Records for this exercise START

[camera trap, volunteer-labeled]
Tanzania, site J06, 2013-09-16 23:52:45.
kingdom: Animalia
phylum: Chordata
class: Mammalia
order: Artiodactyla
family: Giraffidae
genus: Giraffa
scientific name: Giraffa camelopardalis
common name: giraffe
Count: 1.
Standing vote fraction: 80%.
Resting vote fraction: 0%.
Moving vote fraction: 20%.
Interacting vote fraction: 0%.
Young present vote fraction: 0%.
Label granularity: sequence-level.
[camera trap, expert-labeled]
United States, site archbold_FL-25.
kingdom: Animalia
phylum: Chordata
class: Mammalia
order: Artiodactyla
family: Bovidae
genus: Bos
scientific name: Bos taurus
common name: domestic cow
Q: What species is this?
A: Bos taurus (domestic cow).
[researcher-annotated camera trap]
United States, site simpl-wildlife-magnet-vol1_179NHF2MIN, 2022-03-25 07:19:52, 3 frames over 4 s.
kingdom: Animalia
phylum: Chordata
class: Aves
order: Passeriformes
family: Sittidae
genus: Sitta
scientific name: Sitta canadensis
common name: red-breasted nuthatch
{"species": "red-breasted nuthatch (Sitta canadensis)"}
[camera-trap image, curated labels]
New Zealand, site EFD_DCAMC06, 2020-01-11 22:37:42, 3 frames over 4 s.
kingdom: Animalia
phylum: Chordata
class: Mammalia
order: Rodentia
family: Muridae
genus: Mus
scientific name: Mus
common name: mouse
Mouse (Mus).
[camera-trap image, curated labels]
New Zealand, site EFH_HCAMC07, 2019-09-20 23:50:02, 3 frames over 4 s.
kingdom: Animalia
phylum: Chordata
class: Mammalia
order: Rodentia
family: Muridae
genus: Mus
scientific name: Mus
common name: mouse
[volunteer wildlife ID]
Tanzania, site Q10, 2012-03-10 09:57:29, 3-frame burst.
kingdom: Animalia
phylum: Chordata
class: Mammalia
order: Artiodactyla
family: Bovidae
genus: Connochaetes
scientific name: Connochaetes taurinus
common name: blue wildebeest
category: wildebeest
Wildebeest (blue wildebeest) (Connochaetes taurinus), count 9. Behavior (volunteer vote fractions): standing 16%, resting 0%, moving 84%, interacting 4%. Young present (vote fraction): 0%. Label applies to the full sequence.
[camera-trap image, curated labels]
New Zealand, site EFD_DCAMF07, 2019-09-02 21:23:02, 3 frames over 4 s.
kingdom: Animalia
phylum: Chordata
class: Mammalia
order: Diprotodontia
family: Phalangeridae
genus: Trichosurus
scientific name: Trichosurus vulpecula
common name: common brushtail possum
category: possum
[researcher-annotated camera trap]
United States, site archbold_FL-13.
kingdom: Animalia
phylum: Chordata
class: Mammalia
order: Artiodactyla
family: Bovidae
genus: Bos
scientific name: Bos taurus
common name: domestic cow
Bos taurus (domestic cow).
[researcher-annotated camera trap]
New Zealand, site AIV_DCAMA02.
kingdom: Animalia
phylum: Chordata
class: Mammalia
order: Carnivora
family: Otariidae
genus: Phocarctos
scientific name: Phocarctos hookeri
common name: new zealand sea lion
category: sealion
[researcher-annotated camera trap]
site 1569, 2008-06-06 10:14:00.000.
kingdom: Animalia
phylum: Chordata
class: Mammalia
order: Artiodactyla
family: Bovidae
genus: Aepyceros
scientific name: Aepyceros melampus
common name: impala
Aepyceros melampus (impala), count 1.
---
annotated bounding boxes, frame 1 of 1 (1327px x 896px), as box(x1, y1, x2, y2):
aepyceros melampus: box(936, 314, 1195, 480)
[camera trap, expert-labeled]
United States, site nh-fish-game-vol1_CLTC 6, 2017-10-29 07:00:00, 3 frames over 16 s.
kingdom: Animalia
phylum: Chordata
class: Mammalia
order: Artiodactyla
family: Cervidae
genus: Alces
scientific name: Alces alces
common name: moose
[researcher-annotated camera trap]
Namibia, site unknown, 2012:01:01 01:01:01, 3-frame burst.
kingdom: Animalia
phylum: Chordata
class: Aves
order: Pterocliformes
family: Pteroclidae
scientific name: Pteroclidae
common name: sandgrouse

Records for this exercise END

**Work item**
Reproduce every entry shown above, precisely as it stands.

**The completed task**
[camera trap, volunteer-labeled]
Tanzania, site J06, 2013-09-16 23:52:45.
kingdom: Animalia
phylum: Chordata
class: Mammalia
order: Artiodactyla
family: Giraffidae
genus: Giraffa
scientific name: Giraffa camelopardalis
common name: giraffe
Count: 1.
Standing vote fraction: 80%.
Resting vote fraction: 0%.
Moving vote fraction: 20%.
Interacting vote fraction: 0%.
Young present vote fraction: 0%.
Label granularity: sequence-level.
[camera trap, expert-labeled]
United States, site archbold_FL-25.
kingdom: Animalia
phylum: Chordata
class: Mammalia
order: Artiodactyla
family: Bovidae
genus: Bos
scientific name: Bos taurus
common name: domestic cow
Q: What species is this?
A: Bos taurus (domestic cow).
[researcher-annotated camera trap]
United States, site simpl-wildlife-magnet-vol1_179NHF2MIN, 2022-03-25 07:19:52, 3 frames over 4 s.
kingdom: Animalia
phylum: Chordata
class: Aves
order: Passeriformes
family: Sittidae
genus: Sitta
scientific name: Sitta canadensis
common name: red-breasted nuthatch
{"species": "red-breasted nuthatch (Sitta canadensis)"}
[camera-trap image, curated labels]
New Zealand, site EFD_DCAMC06, 2020-01-11 22:37:42, 3 frames over 4 s.
kingdom: Animalia
phylum: Chordata
class: Mammalia
order: Rodentia
family: Muridae
genus: Mus
scientific name: Mus
common name: mouse
Mouse (Mus).
[camera-trap image, curated labels]
New Zealand, site EFH_HCAMC07, 2019-09-20 23:50:02, 3 frames over 4 s.
kingdom: Animalia
phylum: Chordata
class: Mammalia
order: Rodentia
family: Muridae
genus: Mus
scientific name: Mus
common name: mouse
[volunteer wildlife ID]
Tanzania, site Q10, 2012-03-10 09:57:29, 3-frame burst.
kingdom: Animalia
phylum: Chordata
class: Mammalia
order: Artiodactyla
family: Bovidae
genus: Connochaetes
scientific name: Connochaetes taurinus
common name: blue wildebeest
category: wildebeest
Wildebeest (blue wildebeest) (Connochaetes taurinus), count 9. Behavior (volunteer vote fractions): standing 16%, resting 0%, moving 84%, interacting 4%. Young present (vote fraction): 0%. Label applies to the full sequence.
[camera-trap image, curated labels]
New Zealand, site EFD_DCAMF07, 2019-09-02 21:23:02, 3 frames over 4 s.
kingdom: Animalia
phylum: Chordata
class: Mammalia
order: Diprotodontia
family: Phalangeridae
genus: Trichosurus
scientific name: Trichosurus vulpecula
common name: common brushtail possum
category: possum
[researcher-annotated camera trap]
United States, site archbold_FL-13.
kingdom: Animalia
phylum: Chordata
class: Mammalia
order: Artiodactyla
family: Bovidae
genus: Bos
scientific name: Bos taurus
common name: domestic cow
Bos taurus (domestic cow).
[researcher-annotated camera trap]
New Zealand, site AIV_DCAMA02.
kingdom: Animalia
phylum: Chordata
class: Mammalia
order: Carnivora
family: Otariidae
genus: Phocarctos
scientific name: Phocarctos hookeri
common name: new zealand sea lion
category: sealion
[researcher-annotated camera trap]
site 1569, 2008-06-06 10:14:00.000.
kingdom: Animalia
phylum: Chordata
class: Mammalia
order: Artiodactyla
family: Bovidae
genus: Aepyceros
scientific name: Aepyceros melampus
common name: impala
Aepyceros melampus (impala), count 1.
---
annotated bounding boxes, frame 1 of 1 (1327px x 896px), as box(x1, y1, x2, y2):
aepyceros melampus: box(936, 314, 1195, 480)
[camera trap, expert-labeled]
United States, site nh-fish-game-vol1_CLTC 6, 2017-10-29 07:00:00, 3 frames over 16 s.
kingdom: Animalia
phylum: Chordata
class: Mammalia
order: Artiodactyla
family: Cervidae
genus: Alces
scientific name: Alces alces
common name: moose
[researcher-annotated camera trap]
Namibia, site unknown, 2012:01:01 01:01:01, 3-frame burst.
kingdom: Animalia
phylum: Chordata
class: Aves
order: Pterocliformes
family: Pteroclidae
scientific name: Pteroclidae
common name: sandgrouse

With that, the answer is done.